## Fragmenty zbioru danych
|---|

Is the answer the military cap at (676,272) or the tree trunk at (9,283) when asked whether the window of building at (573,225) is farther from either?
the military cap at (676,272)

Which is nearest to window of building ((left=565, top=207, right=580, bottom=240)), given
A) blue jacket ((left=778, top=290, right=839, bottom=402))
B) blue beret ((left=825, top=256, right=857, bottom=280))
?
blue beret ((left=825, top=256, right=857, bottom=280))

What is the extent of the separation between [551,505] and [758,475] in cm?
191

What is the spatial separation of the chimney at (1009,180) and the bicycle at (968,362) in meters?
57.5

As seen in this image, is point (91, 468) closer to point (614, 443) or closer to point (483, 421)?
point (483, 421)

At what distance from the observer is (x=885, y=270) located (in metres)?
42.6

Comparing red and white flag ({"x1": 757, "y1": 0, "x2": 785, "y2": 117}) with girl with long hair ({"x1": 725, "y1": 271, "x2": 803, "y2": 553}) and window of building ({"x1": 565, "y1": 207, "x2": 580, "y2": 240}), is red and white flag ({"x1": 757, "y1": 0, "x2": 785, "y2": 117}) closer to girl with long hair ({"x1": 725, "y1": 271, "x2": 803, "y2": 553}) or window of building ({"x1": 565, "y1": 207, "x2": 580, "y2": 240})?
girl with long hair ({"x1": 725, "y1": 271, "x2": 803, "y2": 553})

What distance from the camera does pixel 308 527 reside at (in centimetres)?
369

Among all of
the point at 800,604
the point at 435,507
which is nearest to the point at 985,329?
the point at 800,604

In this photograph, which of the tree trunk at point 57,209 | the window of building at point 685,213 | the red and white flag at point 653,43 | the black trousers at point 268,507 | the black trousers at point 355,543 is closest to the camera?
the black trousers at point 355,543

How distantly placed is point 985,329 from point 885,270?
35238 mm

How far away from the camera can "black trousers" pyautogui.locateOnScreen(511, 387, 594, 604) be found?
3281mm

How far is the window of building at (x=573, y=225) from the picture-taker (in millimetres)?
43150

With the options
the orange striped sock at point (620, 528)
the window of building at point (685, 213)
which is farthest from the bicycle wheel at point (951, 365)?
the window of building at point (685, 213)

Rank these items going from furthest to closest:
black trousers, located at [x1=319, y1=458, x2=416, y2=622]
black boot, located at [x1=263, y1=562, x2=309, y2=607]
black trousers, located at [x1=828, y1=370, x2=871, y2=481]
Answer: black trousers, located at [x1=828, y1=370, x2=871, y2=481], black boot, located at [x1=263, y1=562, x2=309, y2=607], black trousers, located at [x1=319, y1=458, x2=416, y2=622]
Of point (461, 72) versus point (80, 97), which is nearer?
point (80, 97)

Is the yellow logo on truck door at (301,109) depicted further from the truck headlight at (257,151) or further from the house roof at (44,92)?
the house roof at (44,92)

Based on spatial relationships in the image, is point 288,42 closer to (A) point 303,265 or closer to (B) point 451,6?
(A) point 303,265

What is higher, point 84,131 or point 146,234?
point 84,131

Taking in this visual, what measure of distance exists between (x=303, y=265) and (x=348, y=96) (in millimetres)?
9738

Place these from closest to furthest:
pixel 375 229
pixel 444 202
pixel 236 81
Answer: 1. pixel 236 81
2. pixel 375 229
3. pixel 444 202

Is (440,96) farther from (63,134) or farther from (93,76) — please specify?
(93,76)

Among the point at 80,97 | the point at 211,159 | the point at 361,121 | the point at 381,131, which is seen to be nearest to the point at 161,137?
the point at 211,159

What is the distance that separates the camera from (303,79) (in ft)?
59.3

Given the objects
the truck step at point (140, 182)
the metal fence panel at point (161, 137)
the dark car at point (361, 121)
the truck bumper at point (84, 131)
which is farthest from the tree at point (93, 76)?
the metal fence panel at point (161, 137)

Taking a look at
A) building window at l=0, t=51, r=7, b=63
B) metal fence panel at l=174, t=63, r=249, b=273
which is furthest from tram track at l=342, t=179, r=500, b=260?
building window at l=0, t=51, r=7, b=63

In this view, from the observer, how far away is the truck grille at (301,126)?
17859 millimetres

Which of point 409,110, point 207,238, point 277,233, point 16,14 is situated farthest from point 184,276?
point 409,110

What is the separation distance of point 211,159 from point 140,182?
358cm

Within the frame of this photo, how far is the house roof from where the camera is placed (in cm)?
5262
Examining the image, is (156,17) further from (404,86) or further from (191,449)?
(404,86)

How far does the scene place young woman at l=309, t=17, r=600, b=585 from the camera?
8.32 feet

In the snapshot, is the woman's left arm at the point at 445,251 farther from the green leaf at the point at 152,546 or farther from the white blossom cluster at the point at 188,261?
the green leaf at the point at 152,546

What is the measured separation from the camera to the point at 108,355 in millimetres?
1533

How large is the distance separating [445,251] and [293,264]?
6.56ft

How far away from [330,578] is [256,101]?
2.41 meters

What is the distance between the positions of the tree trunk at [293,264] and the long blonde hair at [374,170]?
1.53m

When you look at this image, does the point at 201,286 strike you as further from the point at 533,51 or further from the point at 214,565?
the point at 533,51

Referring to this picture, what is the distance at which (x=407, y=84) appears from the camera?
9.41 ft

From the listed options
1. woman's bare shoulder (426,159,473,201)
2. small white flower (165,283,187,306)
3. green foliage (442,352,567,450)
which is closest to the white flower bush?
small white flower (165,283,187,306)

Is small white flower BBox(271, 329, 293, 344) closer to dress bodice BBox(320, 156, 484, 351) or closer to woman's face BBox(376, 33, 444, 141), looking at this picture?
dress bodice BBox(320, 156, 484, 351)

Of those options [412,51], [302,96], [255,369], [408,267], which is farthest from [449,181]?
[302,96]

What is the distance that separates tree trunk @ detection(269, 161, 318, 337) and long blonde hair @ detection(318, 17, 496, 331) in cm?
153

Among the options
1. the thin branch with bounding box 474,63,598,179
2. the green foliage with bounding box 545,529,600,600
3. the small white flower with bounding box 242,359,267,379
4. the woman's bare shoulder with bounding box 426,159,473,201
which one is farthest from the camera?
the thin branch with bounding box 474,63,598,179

|---|

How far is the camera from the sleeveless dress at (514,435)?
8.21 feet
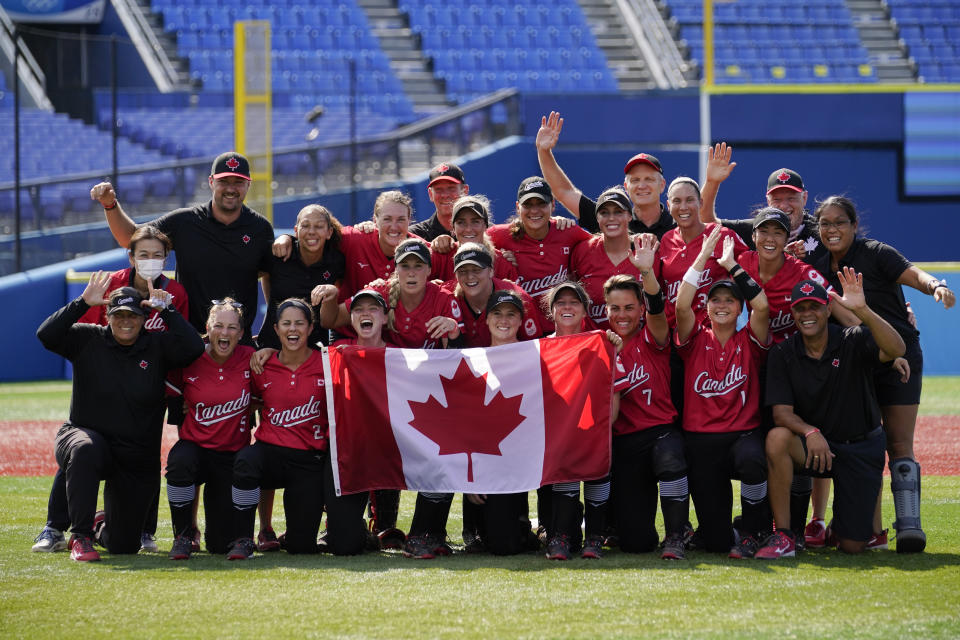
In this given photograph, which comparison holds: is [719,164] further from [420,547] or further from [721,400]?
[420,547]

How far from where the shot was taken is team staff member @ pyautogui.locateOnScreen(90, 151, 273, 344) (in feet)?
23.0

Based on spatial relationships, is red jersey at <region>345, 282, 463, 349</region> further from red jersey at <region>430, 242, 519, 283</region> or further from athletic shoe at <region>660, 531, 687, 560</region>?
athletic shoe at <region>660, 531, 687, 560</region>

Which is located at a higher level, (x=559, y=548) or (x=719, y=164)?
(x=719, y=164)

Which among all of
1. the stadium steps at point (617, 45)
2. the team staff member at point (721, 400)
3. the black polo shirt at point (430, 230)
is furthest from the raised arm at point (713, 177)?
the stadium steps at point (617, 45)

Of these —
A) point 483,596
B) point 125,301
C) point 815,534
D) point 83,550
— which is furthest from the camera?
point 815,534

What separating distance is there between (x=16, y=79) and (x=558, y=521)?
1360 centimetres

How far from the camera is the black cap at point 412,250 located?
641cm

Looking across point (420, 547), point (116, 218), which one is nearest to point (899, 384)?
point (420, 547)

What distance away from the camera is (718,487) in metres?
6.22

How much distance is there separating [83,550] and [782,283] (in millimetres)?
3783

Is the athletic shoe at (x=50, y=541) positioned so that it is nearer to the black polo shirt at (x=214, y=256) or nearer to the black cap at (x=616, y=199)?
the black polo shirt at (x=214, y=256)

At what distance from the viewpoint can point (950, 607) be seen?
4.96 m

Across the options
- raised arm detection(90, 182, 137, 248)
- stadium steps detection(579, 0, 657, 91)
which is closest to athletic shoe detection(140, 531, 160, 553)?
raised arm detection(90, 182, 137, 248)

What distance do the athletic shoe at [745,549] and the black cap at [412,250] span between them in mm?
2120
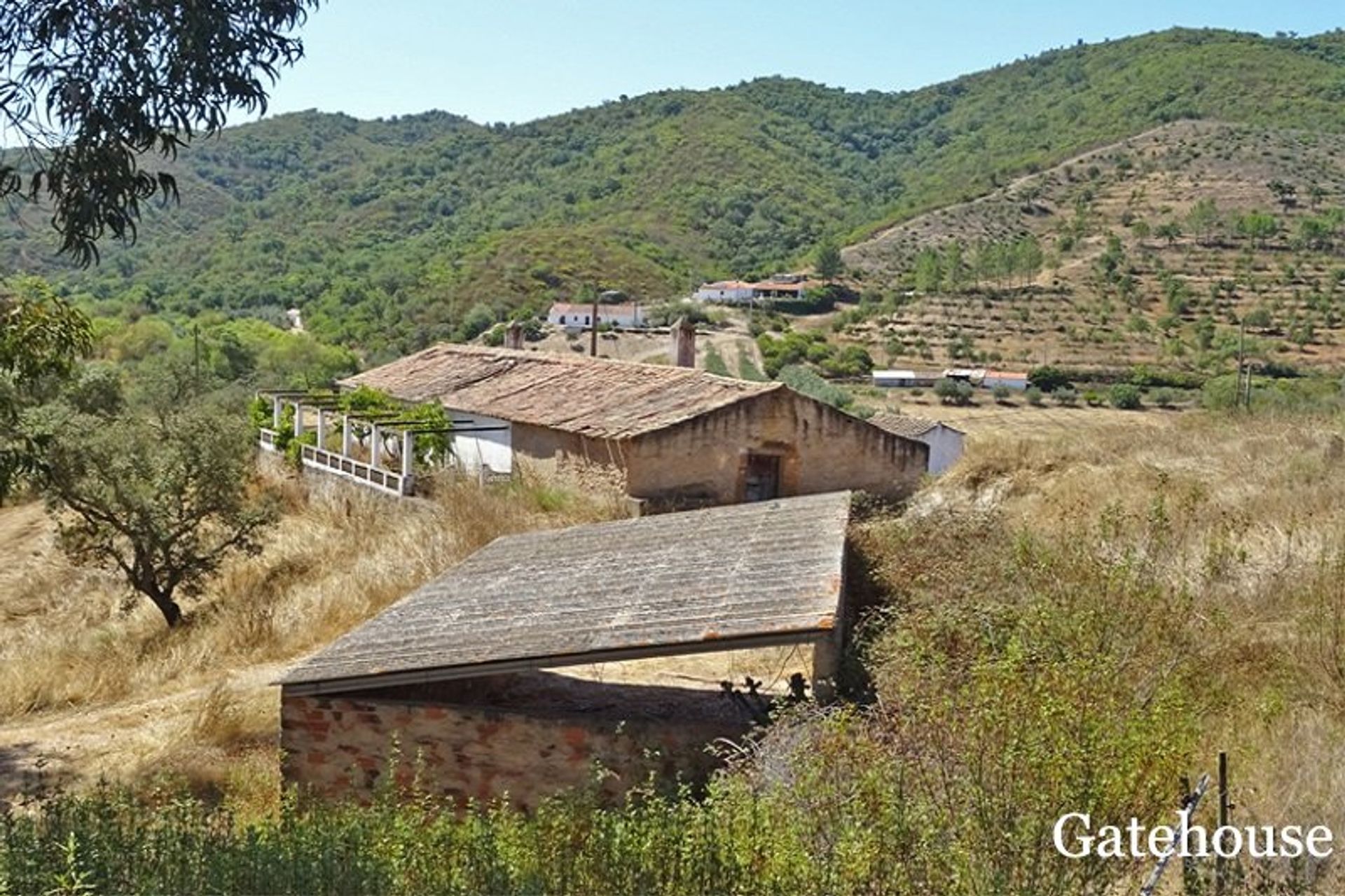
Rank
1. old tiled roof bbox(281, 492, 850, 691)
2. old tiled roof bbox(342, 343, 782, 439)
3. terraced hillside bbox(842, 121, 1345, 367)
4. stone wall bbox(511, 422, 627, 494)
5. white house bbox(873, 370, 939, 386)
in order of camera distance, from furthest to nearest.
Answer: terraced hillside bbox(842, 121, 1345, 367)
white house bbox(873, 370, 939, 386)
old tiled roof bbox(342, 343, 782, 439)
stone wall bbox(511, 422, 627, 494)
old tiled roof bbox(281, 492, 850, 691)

|---|

## Co należy zrobić
Wybierz z pozycji powyżej wszystkie wiersze, w których występuje słowo „feet”, i przepisz je.

## Rozwiązane zadanie
8.32 feet
8.21 feet
How far from where the shot was taken is team staff member @ pyautogui.locateOnScreen(90, 151, 273, 344) (in feet)?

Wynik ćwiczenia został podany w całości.